We recently completed a feature for a customer that allowed us to use a relatively new offering from Microsoft Azure. Like any new technology, we wanted to justify the weight of learning the technology with the benefits it would provide over our current toolset. Enter: Azure Search, which solved many of our problems and introduced us to a new way of thinking about cloud-based services.

The Problem

Our customer had a rather simple problem - present their entire catalog of items on a website. While the use case seemed trivial, the feature set was extensive. In addition to viewing the catalog, users needed to:

  • Browse items by Category
  • Filter items
  • Perform full-text searches

Most importantly, with plans for heavy web and mobile traffic, searches needed to be fast!

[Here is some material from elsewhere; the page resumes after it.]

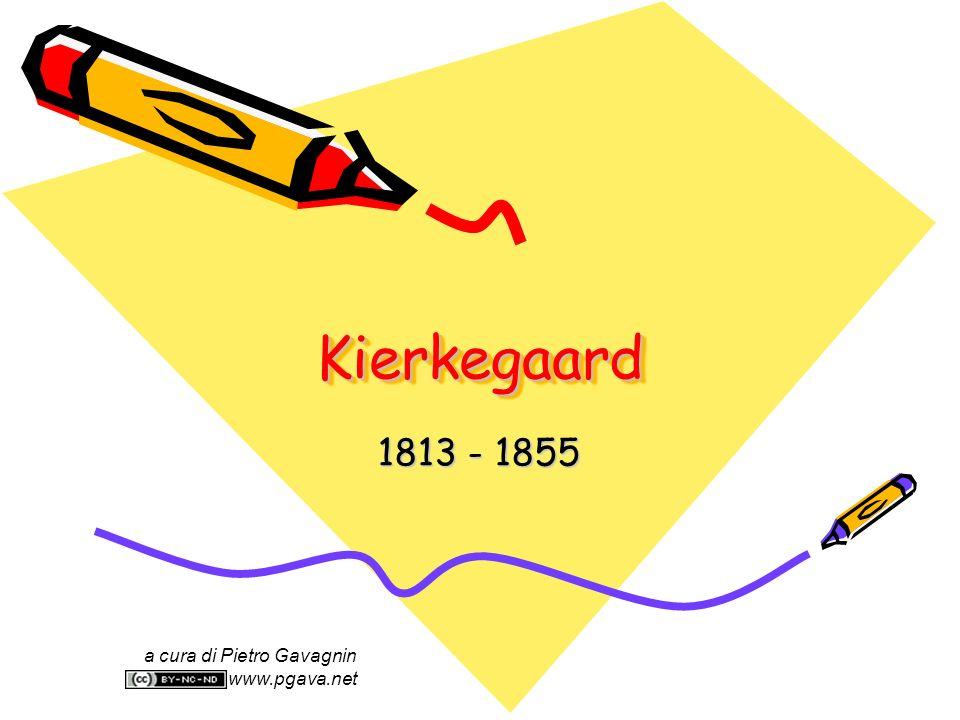 Kierkegaard 1813 - 1855 a cura di Pietro Gavagnin www.pgava.net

Having built similar features in the past, we knew a basic solution to this problem would involve an interface over a database of items, hosted by our flavor of database (SQL Server). This would accomplish most of our bullet points, with some limitations. We know that SQL Server is great for enterprise apps. It is quick to store business objects, and fetch them on demand. SQL Server has a tipping point though when it comes to textual analysis and searching, dynamic querying, and multi-attribute filtering. Knowing that our customer needed a highly-scalable solution to support tens to hundreds of thousands of users, we knew searching against SQL Server would be limiting.

Being fully invested in Azure, and the entirety of Microsoft’s cloud offering, we turned to their product set to solve the problem. We were excited when we happened upon Microsoft’s exact solution to this problem: Azure Search. Microsoft describes Azure Search as

a search-as-a-service cloud solution that gives developers APIs and tools for adding a rich search experience over your data.”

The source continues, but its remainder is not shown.